OpenSea product manager Nathaniel Chastain, who was charged with insider trading

Should Chastain’s legal team reach an agreement with prosecutors or lose the case, it may embolden the SEC to increase its regulatory and enforcement activities on certain cryptocurrencies. In an insider trading case against former Coinbase product manager Ishan Wahi, his brother, and an associate, the SEC designated nine crypto assets as securities.

Lawyers for OpenSea product manager Nathaniel Chastain, who was charged with insider trading, allege that United States authorities pursued the case in an attempt to establish legal precedent that nonfungible tokens are securities.

Chastain’s legal team from Greenberg Traurig filed a motion to dismiss the indictment against him on Friday, which included wire fraud and money laundering charges related to an NFT insider trading scheme from June to September 2021. Because the NFTs at issue are neither securities nor commodities and because the tokens were not considered OpenSea’s property, the lawyers said that the charges against him were invalid.

Chastain’s legal team said that the government has set a bad precedent for digital assets by applying criminal law in an ill-founded manner.
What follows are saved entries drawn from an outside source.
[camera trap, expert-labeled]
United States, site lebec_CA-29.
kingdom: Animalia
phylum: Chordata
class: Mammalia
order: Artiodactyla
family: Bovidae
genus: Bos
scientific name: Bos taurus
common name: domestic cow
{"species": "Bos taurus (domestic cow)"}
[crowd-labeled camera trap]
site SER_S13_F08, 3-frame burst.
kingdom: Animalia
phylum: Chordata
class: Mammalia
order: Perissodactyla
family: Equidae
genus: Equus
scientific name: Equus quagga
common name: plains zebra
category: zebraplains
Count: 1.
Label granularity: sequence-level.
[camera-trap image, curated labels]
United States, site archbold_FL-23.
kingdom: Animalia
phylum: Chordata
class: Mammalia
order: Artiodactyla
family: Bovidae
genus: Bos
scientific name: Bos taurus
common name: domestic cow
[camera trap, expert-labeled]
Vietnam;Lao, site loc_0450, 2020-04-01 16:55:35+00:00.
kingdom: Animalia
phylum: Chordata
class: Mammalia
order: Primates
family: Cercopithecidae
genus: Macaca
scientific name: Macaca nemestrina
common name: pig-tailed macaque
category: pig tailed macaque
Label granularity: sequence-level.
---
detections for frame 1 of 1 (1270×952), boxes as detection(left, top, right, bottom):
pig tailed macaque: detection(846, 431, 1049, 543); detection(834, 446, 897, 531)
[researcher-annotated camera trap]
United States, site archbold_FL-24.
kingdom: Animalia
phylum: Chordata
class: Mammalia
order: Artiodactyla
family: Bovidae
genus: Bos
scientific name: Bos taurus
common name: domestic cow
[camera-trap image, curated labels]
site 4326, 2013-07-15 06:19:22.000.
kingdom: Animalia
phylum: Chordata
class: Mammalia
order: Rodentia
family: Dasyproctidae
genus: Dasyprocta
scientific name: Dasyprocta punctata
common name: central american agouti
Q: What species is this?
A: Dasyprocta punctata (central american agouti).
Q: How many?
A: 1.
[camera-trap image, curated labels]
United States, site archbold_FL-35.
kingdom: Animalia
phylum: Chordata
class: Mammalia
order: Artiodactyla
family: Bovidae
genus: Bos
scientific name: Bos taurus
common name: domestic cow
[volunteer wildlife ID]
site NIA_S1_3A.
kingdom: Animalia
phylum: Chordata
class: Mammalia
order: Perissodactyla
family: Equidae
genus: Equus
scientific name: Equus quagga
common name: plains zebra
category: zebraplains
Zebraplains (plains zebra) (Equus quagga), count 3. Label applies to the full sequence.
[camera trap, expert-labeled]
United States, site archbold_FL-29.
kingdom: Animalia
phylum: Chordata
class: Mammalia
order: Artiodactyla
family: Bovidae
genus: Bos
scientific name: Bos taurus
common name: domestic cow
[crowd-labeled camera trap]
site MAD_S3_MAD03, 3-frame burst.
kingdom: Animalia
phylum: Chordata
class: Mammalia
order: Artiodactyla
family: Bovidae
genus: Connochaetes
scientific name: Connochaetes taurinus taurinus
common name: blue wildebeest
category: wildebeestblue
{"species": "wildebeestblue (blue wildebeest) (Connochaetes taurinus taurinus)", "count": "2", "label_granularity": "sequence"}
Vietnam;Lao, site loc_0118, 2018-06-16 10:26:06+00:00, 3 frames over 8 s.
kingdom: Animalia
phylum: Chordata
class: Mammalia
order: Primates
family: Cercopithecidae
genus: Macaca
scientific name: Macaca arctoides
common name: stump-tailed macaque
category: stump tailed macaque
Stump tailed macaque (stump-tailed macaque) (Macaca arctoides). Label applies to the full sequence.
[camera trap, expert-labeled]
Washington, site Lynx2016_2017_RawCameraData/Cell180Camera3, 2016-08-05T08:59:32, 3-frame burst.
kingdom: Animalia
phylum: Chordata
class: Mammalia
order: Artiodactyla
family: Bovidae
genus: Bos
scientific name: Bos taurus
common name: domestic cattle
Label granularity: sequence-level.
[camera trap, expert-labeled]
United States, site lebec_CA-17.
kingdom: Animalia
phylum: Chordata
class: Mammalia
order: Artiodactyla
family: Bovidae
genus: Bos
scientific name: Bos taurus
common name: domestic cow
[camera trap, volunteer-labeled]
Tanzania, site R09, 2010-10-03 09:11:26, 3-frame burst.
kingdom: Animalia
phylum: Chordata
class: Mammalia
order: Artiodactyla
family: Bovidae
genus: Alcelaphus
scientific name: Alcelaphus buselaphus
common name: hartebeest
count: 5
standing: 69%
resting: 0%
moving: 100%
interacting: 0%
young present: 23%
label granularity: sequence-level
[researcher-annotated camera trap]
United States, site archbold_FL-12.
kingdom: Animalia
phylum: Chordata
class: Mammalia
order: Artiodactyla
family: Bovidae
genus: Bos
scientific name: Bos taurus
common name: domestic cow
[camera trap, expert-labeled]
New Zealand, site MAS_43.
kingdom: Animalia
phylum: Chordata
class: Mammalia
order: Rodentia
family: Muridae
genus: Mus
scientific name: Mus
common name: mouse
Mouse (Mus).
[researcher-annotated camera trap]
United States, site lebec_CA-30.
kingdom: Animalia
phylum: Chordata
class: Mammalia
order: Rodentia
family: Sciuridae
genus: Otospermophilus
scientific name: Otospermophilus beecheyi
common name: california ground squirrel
The government is seeking to make broad assertions of insider trading, property theft, and money laundering using this first-of-its-kind prosecution, but decades of settled precedent contradict those arguments and are an obvious attempt to establish a foothold in the blockchain industry.

OpenSea co-founder and CEO Devin Finzer confirmed some of the charges in a September 2021 blog post, noting that an employee had quit as a result. Prosecutors alleged that Chastain had purchased 45 NFTs prior to their listing on the site’s website via his position and insider information at OpenSea. He used anonymous hot wallets and accounts, which he later sold for profit.

In June, Cointelegraph reported that Alma Angotti, a former Securities and Exchange Commission lawyer, believed that NFTs might be classified as securities after the case opened the door for this outcome. Chastain was one of the first individuals to be charged in the U.S. for insider trading in connection with NFTs in the crypto space.

There are reports that the SEC is investigating the non-fungible token market for potential securities violations.

The SEC may seek to expand its regulatory and enforcement powers over certain cryptocurrencies if Chastain’s legal team reaches an agreement with prosecutors or loses the case. In an insider trading case against former Coinbase product manager Ishan Wahi, his brother, and an associate, the SEC labelled nine crypto assets as securities.